> _Data extracts_
▶

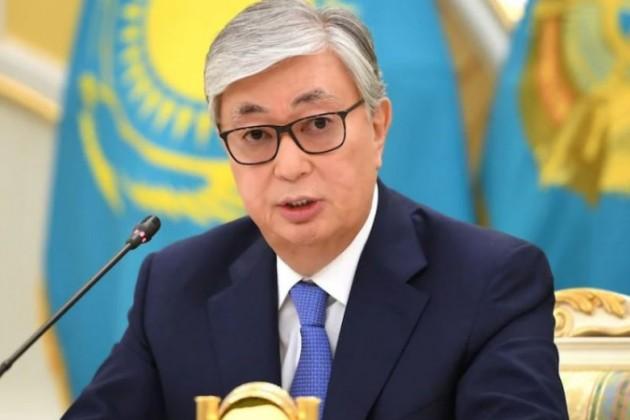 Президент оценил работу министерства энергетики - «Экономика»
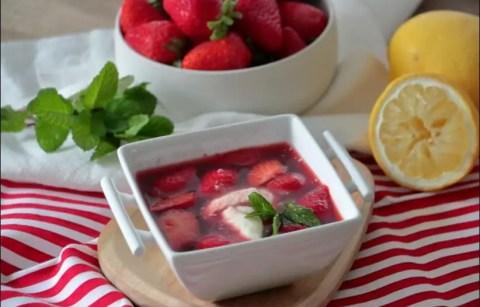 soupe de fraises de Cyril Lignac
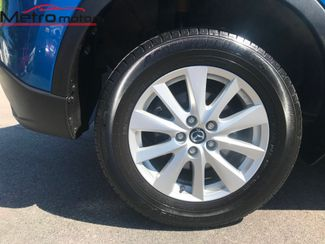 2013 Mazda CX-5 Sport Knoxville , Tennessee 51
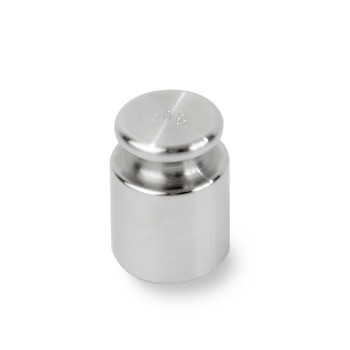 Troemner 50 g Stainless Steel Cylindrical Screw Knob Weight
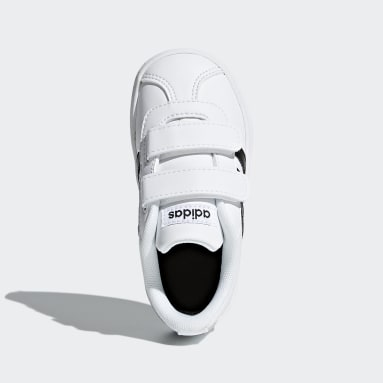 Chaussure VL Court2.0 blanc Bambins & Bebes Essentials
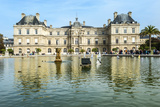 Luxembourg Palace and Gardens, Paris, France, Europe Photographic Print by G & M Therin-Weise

◀
▶

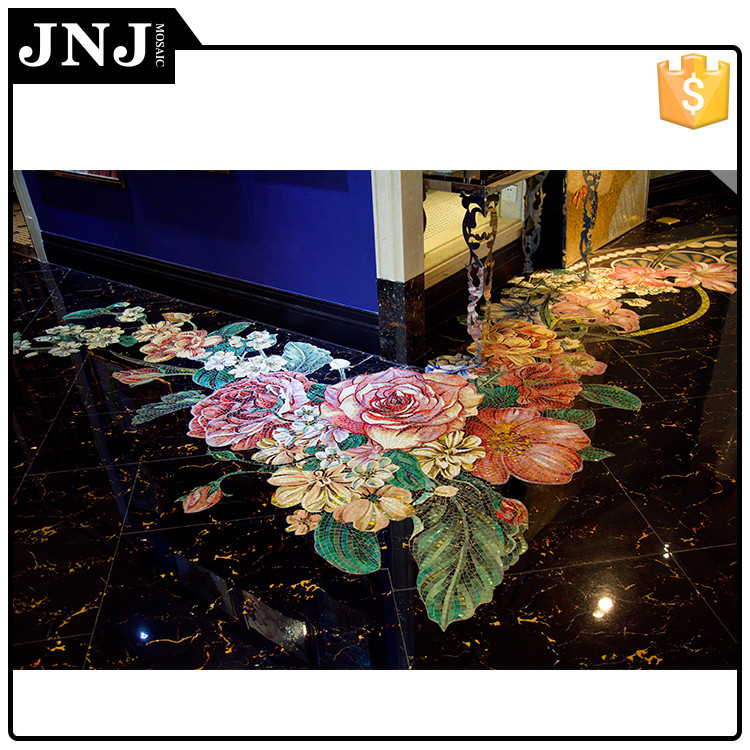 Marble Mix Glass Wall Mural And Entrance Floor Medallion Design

◀

> _About this task_
Going by the data above, give back only the lines from the one containing "Президент оценил работу" through the one containing "Chaussure VL Court2.0", exactly as they stand, both ends included and no images.

> _Task output_
 Президент оценил работу министерства энергетики - «Экономика»
 soupe de fraises de Cyril Lignac
 2013 Mazda CX-5 Sport Knoxville , Tennessee 51
 Troemner 50 g Stainless Steel Cylindrical Screw Knob Weight
 Chaussure VL Court2.0 blanc Bambins & Bebes Essentials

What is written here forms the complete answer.